Could you retype the whole listing, word for word?
──────────────────────────────
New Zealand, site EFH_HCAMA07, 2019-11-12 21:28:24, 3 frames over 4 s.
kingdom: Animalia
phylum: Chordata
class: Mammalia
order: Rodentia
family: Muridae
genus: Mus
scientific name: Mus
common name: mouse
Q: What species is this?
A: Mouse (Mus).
──────────────────────────────
[Answer section]
New Zealand, site EFH_HCAMA07, 2019-11-12 21:28:24, 3 frames over 4 s.
kingdom: Animalia
phylum: Chordata
class: Mammalia
order: Rodentia
family: Muridae
genus: Mus
scientific name: Mus
common name: mouse
Q: What species is this?
A: Mouse (Mus).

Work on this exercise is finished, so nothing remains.